The blog of Maxime Kjaer

CS-451 Distributed Algorithms

Work in progress


  • Website
  • Course follows the book Introduction to Reliable (and Secure) Distributed Programming
  • Final exam is 60%
  • Projects in teams of 2-3 are 40%
    • The project is the implementation of a blockchain
    • Send team members to matej.pavlovic@epfl.ch
  • No midterm

Distributed algorithms are between the application and the channel.

We have a few commonly used abstractions:

  • Processes abstract computers
  • Channels abstract networks
  • Failure detectors abstract time

When defining a problem, there are two important properties that we care about:

  • Safety states that nothing bad should happen
  • Liveness states that something good should happen

Safety is trivially implemented by doing nothing, so we also need liveness to make sure that the correct things actually happen.

Two nodes can communicate through a link by passing messages. However, this message passing can be faulty: it can drop messages or repeat them. How can we ensure correct and reliable message passing under such conditions?

A link has two basic types of events:

  • Send
  • Deliver

A fair loss link is a link that may lose or repeat some packets. This is the weakest type of link we can assume. In practice, it corresponds to UDP.

Deliver can be thought of as a reception event on the receiver end. The terminology used here (“deliver”) implies that the link delivers to the client, but this can equally be thought of as the client receiving from the link.
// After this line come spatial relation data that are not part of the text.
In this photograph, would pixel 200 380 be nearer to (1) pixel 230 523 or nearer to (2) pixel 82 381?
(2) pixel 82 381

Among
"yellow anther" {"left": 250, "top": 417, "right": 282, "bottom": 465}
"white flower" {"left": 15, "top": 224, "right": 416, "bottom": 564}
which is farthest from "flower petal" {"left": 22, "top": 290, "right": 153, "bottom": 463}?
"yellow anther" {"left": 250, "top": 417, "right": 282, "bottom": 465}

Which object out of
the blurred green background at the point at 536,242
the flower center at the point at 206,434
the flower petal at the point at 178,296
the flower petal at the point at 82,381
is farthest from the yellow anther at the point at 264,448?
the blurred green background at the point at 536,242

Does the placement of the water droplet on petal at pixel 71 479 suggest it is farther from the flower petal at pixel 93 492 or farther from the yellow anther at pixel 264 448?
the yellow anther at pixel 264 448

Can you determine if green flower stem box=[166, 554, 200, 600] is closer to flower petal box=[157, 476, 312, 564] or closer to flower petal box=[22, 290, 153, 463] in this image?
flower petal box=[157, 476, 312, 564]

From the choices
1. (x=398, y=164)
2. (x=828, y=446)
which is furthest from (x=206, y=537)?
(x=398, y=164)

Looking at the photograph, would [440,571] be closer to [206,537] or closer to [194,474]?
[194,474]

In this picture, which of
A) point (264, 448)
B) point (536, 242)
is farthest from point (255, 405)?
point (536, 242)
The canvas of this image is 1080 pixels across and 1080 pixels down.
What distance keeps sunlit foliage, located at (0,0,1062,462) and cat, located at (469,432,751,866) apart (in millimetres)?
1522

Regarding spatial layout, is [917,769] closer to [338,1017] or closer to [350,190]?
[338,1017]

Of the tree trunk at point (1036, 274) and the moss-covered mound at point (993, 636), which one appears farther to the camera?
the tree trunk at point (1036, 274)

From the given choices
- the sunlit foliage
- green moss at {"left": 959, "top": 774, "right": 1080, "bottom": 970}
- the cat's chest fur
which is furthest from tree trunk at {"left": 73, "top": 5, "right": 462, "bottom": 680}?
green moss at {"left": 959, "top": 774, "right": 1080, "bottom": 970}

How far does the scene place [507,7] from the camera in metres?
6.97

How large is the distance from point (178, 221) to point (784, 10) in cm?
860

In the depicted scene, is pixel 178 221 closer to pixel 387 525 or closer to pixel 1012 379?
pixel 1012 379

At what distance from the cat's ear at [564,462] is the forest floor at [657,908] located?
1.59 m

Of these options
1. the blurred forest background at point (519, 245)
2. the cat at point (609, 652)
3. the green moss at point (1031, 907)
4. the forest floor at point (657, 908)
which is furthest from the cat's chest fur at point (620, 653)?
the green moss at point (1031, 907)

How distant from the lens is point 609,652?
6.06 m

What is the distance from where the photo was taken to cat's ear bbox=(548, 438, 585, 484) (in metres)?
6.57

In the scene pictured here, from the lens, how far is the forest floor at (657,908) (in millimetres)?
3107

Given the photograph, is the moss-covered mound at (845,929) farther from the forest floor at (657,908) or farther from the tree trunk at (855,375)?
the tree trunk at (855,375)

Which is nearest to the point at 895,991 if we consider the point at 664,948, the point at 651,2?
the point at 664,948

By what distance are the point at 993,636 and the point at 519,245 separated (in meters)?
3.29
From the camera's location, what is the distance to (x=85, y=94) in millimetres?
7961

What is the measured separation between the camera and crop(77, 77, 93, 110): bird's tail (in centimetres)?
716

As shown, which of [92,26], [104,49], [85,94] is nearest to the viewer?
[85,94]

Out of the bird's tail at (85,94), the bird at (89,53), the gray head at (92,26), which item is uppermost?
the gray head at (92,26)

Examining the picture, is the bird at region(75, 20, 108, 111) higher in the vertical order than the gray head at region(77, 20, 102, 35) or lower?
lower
For a link to be considered a fair-loss link, we must respect the following three properties:

  • Fair loss: if the sender sends infinitely many times, the receiver must deliver infinitely many times. This does not guarantee that all messages get through, but at least ensures that some messages get through.
  • No creation: every delivery must be the result of a send; no message must be created out of the blue.
  • Finite duplication: a message can only be repeated by the link a finite number of times.

A stubborn link is one that stubbornly delivers messages; that is, it ensures that the message is received, with no regard to performance.
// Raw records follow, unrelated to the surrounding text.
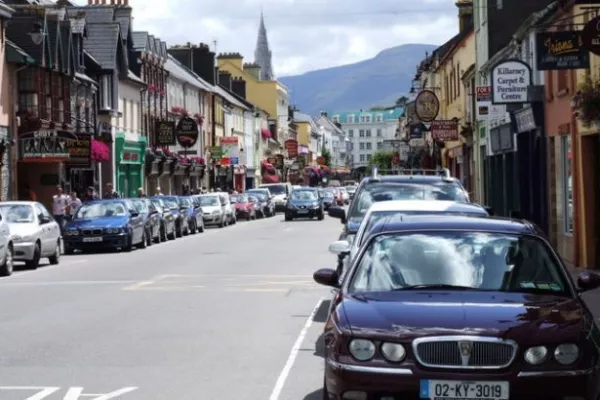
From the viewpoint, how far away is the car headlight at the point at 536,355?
23.5ft

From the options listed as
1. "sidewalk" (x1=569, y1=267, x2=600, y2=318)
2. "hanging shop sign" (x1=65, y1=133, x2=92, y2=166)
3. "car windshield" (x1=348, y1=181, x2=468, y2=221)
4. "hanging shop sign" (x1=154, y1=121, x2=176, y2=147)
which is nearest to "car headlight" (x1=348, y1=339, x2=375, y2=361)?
"sidewalk" (x1=569, y1=267, x2=600, y2=318)

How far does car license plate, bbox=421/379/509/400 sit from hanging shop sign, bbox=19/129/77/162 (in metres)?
34.2

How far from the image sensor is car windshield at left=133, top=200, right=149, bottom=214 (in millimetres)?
34987

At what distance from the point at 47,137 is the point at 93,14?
67.8ft

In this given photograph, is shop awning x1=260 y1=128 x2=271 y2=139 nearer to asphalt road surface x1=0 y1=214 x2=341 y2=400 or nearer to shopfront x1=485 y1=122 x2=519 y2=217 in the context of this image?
shopfront x1=485 y1=122 x2=519 y2=217

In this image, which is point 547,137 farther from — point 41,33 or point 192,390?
point 41,33

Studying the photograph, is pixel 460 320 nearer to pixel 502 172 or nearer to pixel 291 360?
pixel 291 360

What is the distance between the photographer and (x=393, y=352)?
7.22 metres

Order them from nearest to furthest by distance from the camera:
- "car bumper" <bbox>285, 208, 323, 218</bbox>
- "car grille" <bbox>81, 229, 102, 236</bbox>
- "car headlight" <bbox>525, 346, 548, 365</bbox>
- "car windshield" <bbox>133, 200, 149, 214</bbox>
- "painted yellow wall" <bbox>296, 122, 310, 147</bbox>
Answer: "car headlight" <bbox>525, 346, 548, 365</bbox> < "car grille" <bbox>81, 229, 102, 236</bbox> < "car windshield" <bbox>133, 200, 149, 214</bbox> < "car bumper" <bbox>285, 208, 323, 218</bbox> < "painted yellow wall" <bbox>296, 122, 310, 147</bbox>

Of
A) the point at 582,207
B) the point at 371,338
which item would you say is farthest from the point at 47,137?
the point at 371,338

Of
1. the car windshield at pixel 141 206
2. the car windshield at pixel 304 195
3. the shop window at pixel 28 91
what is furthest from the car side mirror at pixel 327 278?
the car windshield at pixel 304 195

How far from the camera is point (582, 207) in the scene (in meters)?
22.9

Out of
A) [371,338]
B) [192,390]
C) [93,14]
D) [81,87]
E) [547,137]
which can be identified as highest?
[93,14]

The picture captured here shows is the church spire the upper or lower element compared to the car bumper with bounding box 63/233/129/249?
upper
A stubborn link can be implemented with a FLL as follows:

upon send(m):
	while true:

upon FLL.deliver(m):
	trigger deliver(m)

The above uses generic pseudocode, but the syntax we’ll use in this course is as follows:

Implements: SubbornLinks (sp2p)
Uses: FairLossLinks (flp2p)

upon event <sp2pSend, dest, m> do
	while (true) do
		trigger <flp2p, dest, m>;

upon event <flp2pDeliver, src, m> do
	trigger <sp2pDeliver, src, m>;

Note that this piece of code is meant to sit between two abstraction levels; it is between the channel and the application. As such, it receives sends from the application and forwards them to the link, and receives delivers from the link and forwards them to the application.

It must respect the interface of the underlying FLL, and as such, only specifies send and receive hooks.

Here again, we respect the send/deliver interface. The properties are:

  • Validity or reliable delivery: if both peers are correct, then every message sent is eventually delivered
  • No duplication
  • No creation

This is the type of link that we usually use: TCP is a perfect link, although it also has more guarantees (notably on message ordering, which this definition of a perfect link does not have). TCP keeps retransmitting a message stubbornly, until it gets an acknowledgement, which means that it can stop transmitting. Acknowledgements aren’t actually needed in theory, it would still work without them, but we would also completely flood the network, so acknowledgements are a practical consideration for performance; just note that the theorists don’t care about them.

Implements: PerfectLinks (pp2p)
Uses: StubbornLinks (sp2p)

upon event <Init> do delivered := Ø;

upon event <pp2pSend, dest, m> do
	trigger <sp2pSend, dest, m>;

upon event <sp2pDeliver, src, m> do
	if m not in delivered then
		trigger <pp2pDeliver, src, m>;
		add m to delivered;

Impossibility of consensus

Suppose we’d like to compute prime numbers on a distributed system. Let P be the producer of prime numbers. Whenever it finds one, it notifies two servers, S1 and S2 about it. A client C may request the full list of known prime numbers from either server.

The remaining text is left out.